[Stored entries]
+ + + + +
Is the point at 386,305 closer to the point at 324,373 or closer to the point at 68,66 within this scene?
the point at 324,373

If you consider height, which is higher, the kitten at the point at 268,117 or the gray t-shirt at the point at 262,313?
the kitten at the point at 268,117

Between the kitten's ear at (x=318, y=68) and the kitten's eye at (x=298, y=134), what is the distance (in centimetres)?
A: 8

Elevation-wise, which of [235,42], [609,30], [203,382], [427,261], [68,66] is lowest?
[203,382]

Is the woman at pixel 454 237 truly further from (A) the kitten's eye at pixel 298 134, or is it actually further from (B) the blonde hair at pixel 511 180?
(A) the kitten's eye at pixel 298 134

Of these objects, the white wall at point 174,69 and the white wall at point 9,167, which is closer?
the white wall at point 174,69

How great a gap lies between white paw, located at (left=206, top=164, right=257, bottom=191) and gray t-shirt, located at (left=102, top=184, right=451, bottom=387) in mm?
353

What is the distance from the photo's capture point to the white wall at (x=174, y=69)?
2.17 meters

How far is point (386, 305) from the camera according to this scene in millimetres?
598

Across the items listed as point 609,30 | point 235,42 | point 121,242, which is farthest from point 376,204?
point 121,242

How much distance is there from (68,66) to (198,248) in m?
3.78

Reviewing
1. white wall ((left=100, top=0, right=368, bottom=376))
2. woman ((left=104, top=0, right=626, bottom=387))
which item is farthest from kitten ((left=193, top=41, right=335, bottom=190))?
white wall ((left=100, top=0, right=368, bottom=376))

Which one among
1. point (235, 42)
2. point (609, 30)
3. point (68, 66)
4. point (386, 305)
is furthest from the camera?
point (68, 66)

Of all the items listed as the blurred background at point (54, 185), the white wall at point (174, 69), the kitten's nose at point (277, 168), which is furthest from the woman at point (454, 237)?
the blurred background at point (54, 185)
+ + + + +
Reproduce every one of the entries above word for word, with no changes.

Is the point at 386,305 closer to the point at 324,373 or closer to the point at 68,66 within this scene?
the point at 324,373

If you consider height, which is higher, the kitten at the point at 268,117 or the gray t-shirt at the point at 262,313?
the kitten at the point at 268,117

Between the kitten's ear at (x=318, y=68) and the kitten's eye at (x=298, y=134), what is the distance (in centimetres)?
A: 8

Elevation-wise, which of [235,42], [609,30], [203,382], [427,261], [68,66] is lowest?
[203,382]

Is the woman at pixel 454 237 truly further from (A) the kitten's eye at pixel 298 134, or is it actually further from (B) the blonde hair at pixel 511 180?
(A) the kitten's eye at pixel 298 134

Of these objects, the white wall at point 174,69 and the white wall at point 9,167, which is closer?
the white wall at point 174,69

How great a gap lies between white paw, located at (left=206, top=164, right=257, bottom=191) and gray t-shirt, located at (left=102, top=184, right=451, bottom=387) in mm?
353

What is the distance from the photo's capture point to the white wall at (x=174, y=69)?
2.17 meters

How far is point (386, 305) from the camera according to this scene in millimetres?
598

Across the items listed as point 609,30 | point 235,42 | point 121,242, which is farthest from point 376,204?
point 121,242

How much distance is there from (68,66) to (198,248) in m?
3.78

Reviewing
1. white wall ((left=100, top=0, right=368, bottom=376))
2. woman ((left=104, top=0, right=626, bottom=387))
which item is farthest from kitten ((left=193, top=41, right=335, bottom=190))?
white wall ((left=100, top=0, right=368, bottom=376))

Which one among
1. point (235, 42)
2. point (609, 30)
3. point (68, 66)
4. point (386, 305)
is furthest from the camera?
point (68, 66)

Of all the items listed as the blurred background at point (54, 185), the white wall at point (174, 69), the kitten's nose at point (277, 168), which is furthest from the woman at point (454, 237)?
the blurred background at point (54, 185)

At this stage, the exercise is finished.